AUFGABENSTELLUNG> Übertragen Sie die Zeilen der Datensätze unten in eine nummerierte Liste, und zwar von der Zeile mit „As shown in“ bis einschließlich der Zeile mit „56.4 meters“. Lassen Sie dabei Leerzeilen weg.

=====

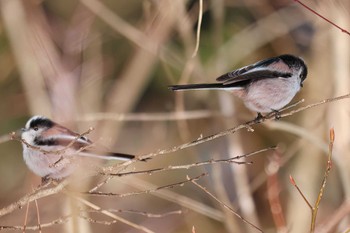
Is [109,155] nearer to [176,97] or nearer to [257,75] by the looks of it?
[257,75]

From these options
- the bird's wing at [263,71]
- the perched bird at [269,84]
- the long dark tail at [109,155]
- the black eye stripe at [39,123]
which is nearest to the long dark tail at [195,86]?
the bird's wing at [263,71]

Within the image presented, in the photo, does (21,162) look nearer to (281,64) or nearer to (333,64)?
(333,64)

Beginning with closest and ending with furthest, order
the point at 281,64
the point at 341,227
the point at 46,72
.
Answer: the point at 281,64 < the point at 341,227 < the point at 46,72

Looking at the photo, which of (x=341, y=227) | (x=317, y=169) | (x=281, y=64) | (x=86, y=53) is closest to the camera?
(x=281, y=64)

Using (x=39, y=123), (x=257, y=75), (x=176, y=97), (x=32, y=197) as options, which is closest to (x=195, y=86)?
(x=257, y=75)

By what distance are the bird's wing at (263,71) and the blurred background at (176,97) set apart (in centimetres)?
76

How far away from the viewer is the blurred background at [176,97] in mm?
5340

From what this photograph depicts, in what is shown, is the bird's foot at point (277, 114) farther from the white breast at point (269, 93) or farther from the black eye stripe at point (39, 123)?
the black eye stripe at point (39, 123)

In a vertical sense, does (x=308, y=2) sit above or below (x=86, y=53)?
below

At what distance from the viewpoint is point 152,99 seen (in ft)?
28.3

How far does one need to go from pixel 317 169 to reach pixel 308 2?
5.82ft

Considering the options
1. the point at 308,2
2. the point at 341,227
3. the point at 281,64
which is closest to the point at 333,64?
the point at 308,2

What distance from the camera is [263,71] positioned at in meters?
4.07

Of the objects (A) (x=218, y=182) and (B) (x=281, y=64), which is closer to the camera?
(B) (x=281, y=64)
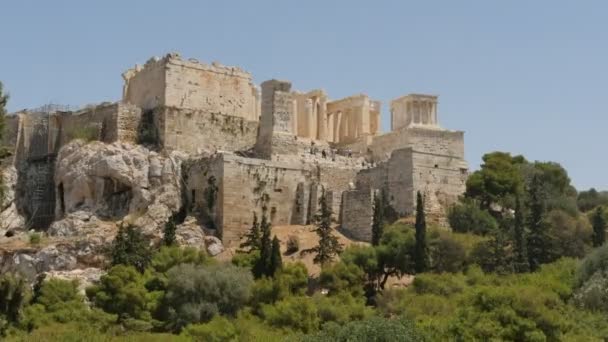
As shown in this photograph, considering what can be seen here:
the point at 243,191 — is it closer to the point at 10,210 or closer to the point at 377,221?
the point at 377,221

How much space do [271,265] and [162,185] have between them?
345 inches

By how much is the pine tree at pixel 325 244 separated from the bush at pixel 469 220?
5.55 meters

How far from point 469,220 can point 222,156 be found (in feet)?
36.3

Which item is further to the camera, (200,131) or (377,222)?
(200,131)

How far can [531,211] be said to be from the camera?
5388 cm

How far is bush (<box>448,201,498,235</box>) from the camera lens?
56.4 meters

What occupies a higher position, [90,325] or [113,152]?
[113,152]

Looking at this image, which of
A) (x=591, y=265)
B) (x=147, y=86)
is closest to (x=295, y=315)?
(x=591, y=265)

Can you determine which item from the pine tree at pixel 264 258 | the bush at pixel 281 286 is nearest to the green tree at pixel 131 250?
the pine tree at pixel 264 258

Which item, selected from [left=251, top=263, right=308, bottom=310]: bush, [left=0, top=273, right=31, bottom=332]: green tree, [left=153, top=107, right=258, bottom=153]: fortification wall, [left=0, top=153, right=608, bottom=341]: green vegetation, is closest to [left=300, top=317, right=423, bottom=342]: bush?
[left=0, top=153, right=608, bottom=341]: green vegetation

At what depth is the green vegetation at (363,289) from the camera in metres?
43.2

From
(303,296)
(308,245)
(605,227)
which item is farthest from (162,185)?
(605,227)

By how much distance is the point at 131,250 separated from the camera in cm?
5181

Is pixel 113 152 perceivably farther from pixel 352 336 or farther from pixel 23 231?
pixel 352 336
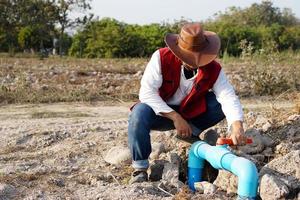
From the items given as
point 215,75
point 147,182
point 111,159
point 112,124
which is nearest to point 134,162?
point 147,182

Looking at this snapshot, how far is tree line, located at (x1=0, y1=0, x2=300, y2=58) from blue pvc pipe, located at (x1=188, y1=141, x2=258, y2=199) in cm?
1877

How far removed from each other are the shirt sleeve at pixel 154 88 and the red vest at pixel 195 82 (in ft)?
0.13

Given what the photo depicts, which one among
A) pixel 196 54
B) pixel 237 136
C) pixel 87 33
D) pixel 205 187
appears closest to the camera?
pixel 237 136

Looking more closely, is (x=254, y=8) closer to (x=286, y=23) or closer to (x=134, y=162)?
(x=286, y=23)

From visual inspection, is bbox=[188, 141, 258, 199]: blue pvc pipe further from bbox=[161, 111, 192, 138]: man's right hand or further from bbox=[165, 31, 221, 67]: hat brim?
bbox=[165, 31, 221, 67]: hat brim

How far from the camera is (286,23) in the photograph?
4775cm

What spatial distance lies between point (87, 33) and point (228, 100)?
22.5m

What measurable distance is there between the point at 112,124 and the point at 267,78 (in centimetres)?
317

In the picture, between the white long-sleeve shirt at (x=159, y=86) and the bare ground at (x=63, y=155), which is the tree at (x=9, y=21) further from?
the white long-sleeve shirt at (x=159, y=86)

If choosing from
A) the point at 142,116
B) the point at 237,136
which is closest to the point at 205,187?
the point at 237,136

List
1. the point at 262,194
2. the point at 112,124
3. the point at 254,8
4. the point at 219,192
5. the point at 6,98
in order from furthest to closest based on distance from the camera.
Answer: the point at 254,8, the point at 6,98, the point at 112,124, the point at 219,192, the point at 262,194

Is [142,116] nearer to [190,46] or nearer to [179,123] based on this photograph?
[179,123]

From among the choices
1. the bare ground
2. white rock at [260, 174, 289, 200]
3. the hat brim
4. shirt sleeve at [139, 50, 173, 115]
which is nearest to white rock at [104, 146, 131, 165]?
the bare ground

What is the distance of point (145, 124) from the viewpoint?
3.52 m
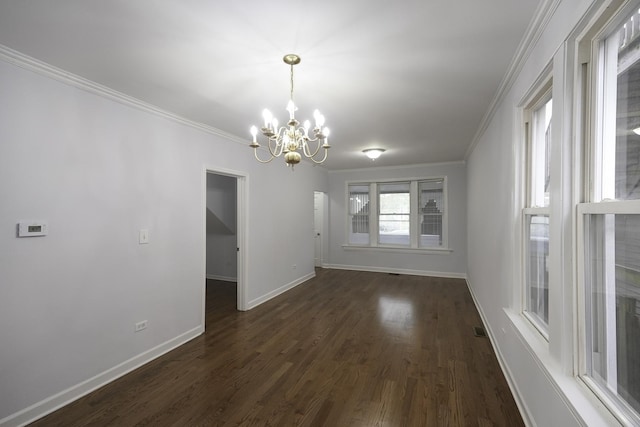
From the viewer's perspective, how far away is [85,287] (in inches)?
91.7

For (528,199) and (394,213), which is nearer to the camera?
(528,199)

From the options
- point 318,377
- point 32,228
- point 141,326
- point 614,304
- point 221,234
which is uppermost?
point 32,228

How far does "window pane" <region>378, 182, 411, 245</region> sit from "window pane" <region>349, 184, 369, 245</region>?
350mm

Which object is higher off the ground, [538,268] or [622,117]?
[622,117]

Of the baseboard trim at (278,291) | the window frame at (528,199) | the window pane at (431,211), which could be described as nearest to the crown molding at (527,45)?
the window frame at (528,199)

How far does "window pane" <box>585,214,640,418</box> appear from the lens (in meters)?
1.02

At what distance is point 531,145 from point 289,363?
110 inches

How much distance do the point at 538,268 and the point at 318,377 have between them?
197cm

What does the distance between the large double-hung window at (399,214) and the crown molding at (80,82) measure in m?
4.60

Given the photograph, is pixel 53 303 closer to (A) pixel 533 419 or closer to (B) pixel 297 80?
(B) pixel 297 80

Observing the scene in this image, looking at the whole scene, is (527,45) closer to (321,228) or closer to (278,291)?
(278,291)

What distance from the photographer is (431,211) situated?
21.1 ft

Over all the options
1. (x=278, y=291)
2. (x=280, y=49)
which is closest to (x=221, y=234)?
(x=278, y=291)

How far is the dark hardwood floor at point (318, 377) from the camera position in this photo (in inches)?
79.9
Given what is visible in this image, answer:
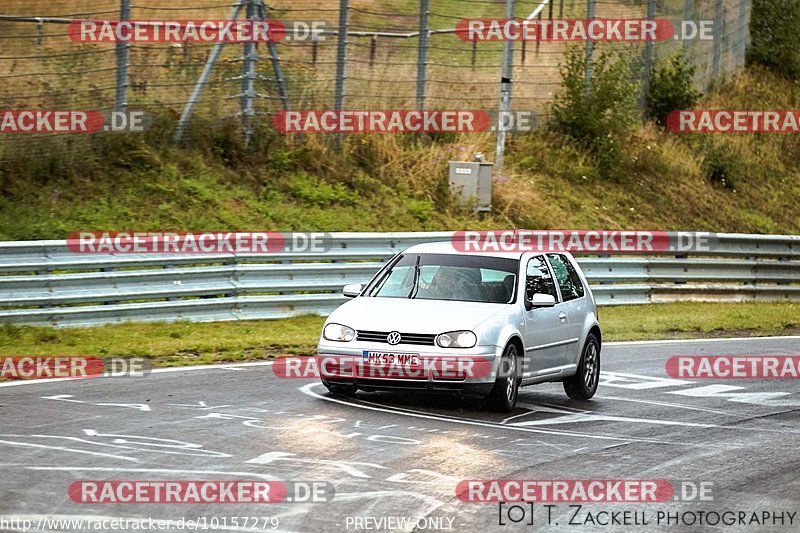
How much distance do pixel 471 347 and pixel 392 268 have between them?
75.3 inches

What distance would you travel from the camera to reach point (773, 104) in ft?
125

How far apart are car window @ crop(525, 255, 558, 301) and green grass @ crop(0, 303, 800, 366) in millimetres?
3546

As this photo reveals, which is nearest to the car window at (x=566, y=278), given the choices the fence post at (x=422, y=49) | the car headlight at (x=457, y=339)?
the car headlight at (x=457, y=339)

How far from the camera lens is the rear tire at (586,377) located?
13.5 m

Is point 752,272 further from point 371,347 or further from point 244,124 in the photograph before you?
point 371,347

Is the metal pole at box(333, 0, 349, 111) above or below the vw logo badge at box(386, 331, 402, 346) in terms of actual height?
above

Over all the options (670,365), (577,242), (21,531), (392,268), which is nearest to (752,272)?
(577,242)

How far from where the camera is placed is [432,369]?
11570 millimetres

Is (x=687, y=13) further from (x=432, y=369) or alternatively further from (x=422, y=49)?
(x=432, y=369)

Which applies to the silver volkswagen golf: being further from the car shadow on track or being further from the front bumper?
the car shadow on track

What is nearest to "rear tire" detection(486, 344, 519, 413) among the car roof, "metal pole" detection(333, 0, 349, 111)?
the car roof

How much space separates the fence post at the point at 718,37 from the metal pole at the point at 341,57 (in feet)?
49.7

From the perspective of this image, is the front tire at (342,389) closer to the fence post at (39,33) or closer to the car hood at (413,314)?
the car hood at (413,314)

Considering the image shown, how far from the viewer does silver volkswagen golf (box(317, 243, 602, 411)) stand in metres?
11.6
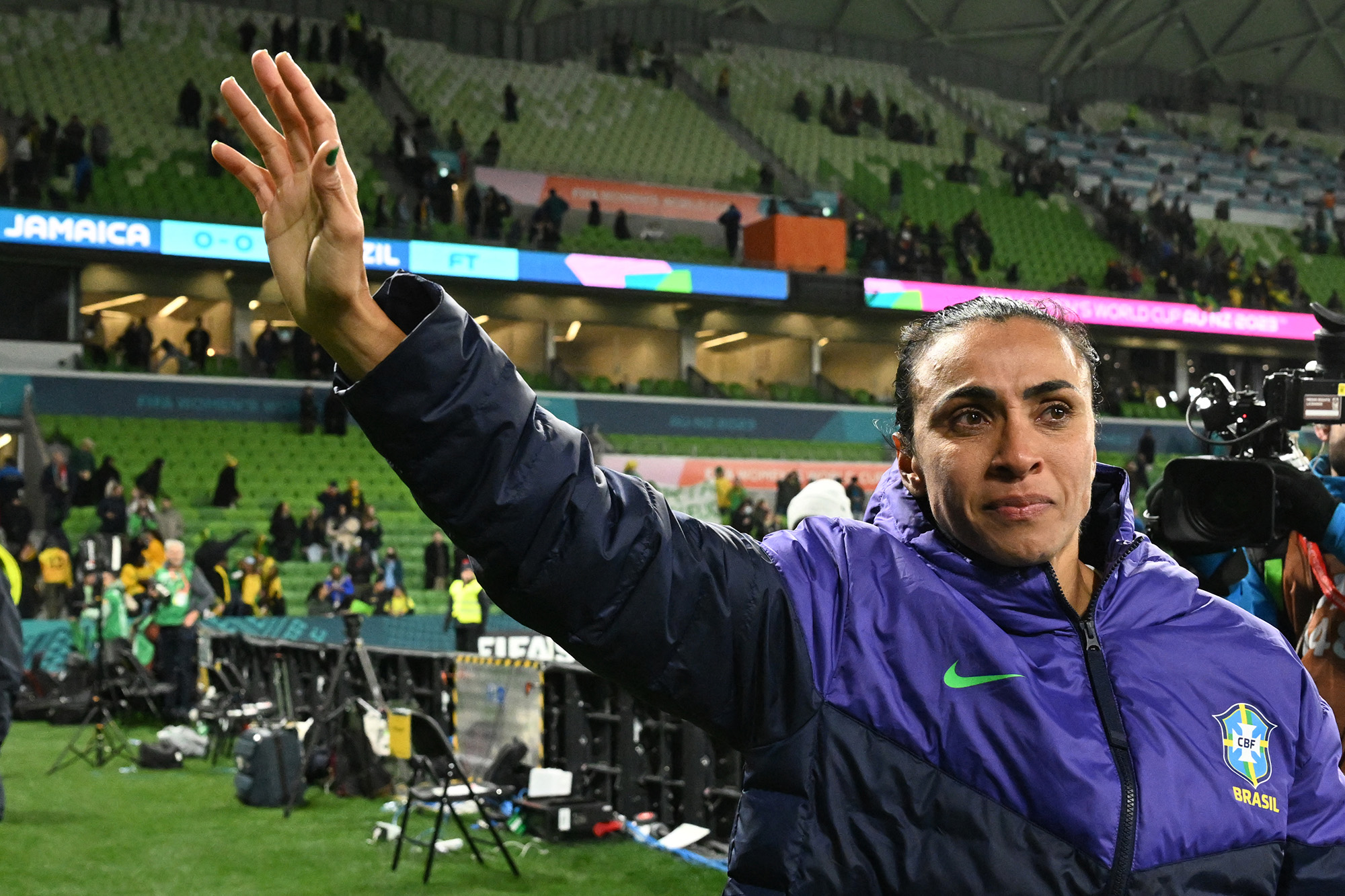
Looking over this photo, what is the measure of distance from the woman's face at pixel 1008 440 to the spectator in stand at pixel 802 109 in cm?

=====

LÖSUNG>
1. As shown in this photograph, considering what can be seen here:
2. the point at 243,191 — is it closer to the point at 10,210 or closer to the point at 377,221?
3. the point at 377,221
4. How much space do [271,265] and [162,185] have between them?
5. 345 inches
6. By how much is the pine tree at pixel 325 244 separated from the bush at pixel 469 220?
7. 5.55 meters
8. How far from point 469,220 can point 222,156 be found (in feet)?
9. 36.3
10. Which item is further to the camera, (200,131) or (377,222)?
11. (200,131)
12. How far can [531,211] be said to be from the camera?
13. 5388 cm
14. How far is bush (<box>448,201,498,235</box>) from the camera lens?
15. 56.4 meters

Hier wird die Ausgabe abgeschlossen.